PHI Incidents at Northwest Eye Surgeons and Sight Partners, DJO, LLC and Lawrence General Hospital

Server Breach Impacts Patients of Northwest Eye Surgeons and Sight Partners

Northwest Eye Surgeons LLC and Sight Partners LLC began informing 20,838 patients regarding the unauthorized access of some of their protected health information (PHI) stored on a server.

OnMay 1, 2020, the breach was discovered and the providers investigated the breach immediately to know its magnitude and scope. A third-party cybersecurity company assisted with the investigation. On July 31, 2020, the evaluation of the impacted server was finished. On August 7, 2020, another IT company worked on identifying all PHI kept on the server to find out which patients were impacted.

The evaluation showed that the server stored information that includes patients’ names, birth dates, Social Security numbers, ID numbers, driver’s license numbers, credit card and financial account details, medical data and insurance details.

There is no proof found that suggest exfiltration or misuse of patient data. But as a safety precaution, impacted patients were given free credit monitoring, identity theft protection, and dark web monitoring services membership for two years via Equifax Credit Watch Gold.

3,429 Users of DJO Mobility Products Affected by Email Breach

Medical technologies provider DJO, LLC based in a Lewisville, TX provider is notifying 3,429 patients regarding the potential access of some of their PHI by an unauthorized person during a phishing attack that occurred at a past independent supplier.

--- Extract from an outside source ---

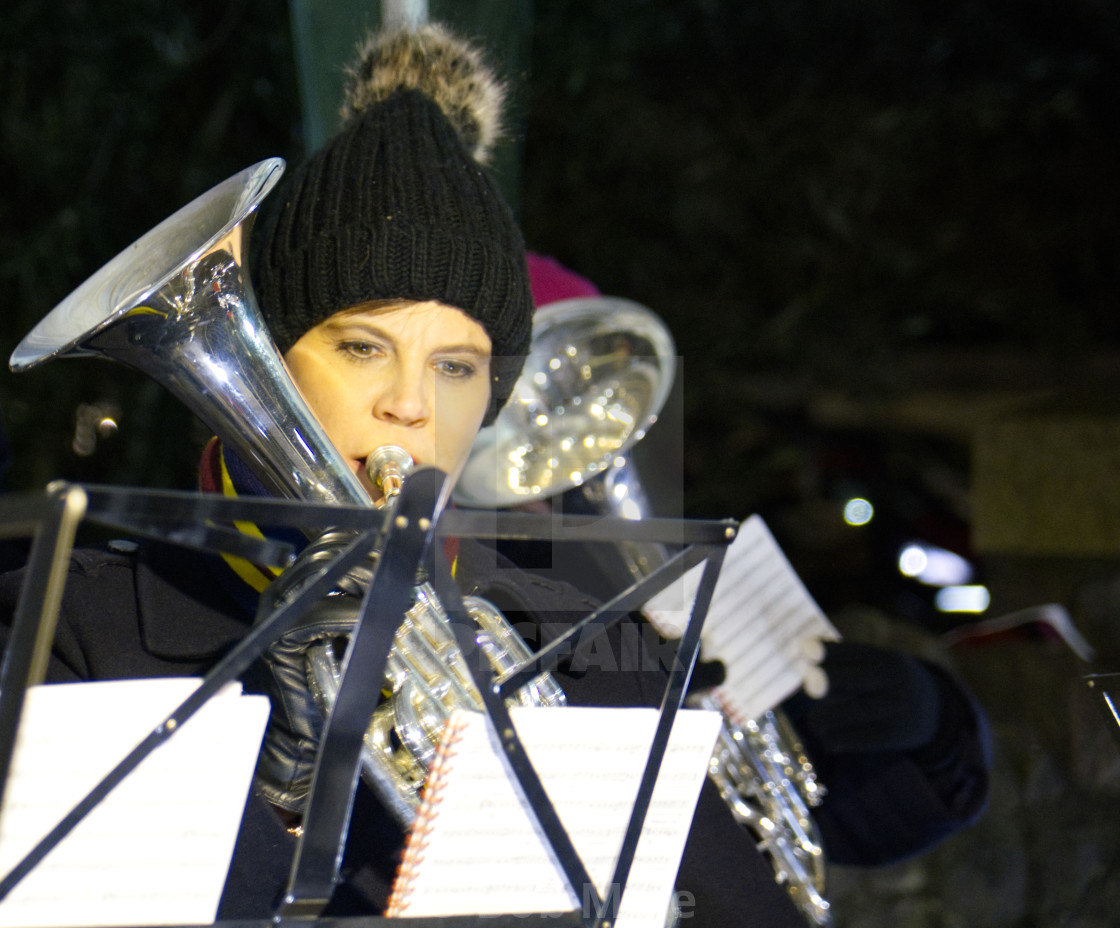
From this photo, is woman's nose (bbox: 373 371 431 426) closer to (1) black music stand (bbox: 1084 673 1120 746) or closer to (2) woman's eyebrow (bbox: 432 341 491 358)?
(2) woman's eyebrow (bbox: 432 341 491 358)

An email account of an All Pro Sports employee was compromised. The attacker accessed the email account and used it to distribute phishing emails to the people included in the email account contact list. An evaluation of the email account showed it enclosed minimal data associated with users of DJO goods in central Florida. The compromised data included names, email addresses, addresses, birth dates, doctor names, product data, information associated with the product prescription, and the Medicare numbers of some people.

All Pro Sports discovered the email breach on August 17, 2020 and took steps immediately to protect the account. DJO performed a comprehensive investigation of the breach immediately, got a top IT forensics firm to investigate and affirmed that the phishing attack did not affect any other system or information. Impacted patients already received breach notification in October.

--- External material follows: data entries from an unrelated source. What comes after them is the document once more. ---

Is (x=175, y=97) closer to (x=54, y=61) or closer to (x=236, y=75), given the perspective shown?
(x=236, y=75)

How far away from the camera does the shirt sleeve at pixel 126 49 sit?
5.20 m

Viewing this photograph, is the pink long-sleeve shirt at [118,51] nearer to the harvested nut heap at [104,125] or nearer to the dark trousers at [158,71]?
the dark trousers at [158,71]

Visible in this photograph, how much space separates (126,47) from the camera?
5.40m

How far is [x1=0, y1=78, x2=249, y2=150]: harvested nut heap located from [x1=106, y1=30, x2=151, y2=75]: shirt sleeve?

Data Security Breach at Lawrence General Hospital

Lawrence General Hospital based in Massachusetts submitted a report of a data security breach in which unauthorized people possibly got access to a limited amount of patient data. A security breach was identified on September 19, 2020 which interrupted its IT networks. The investigation showed that an unauthorized person accessed its systems between September 9, 2020 and September 19 when the system was protected.

The breached systems stored patient names, insurance type, internal patient ID numbers, internal visit ID numbers and, certain clinical data for some patients, . The Social Security numbers owned by 5 patients were similarly possibly compromised.

On November 5, 2020, Lawrence General Hospital already delivered breach notifications to impacted persons. Lawrence General Hospital furthermore said it is improving its intrusion detection systems as instigated by the breach.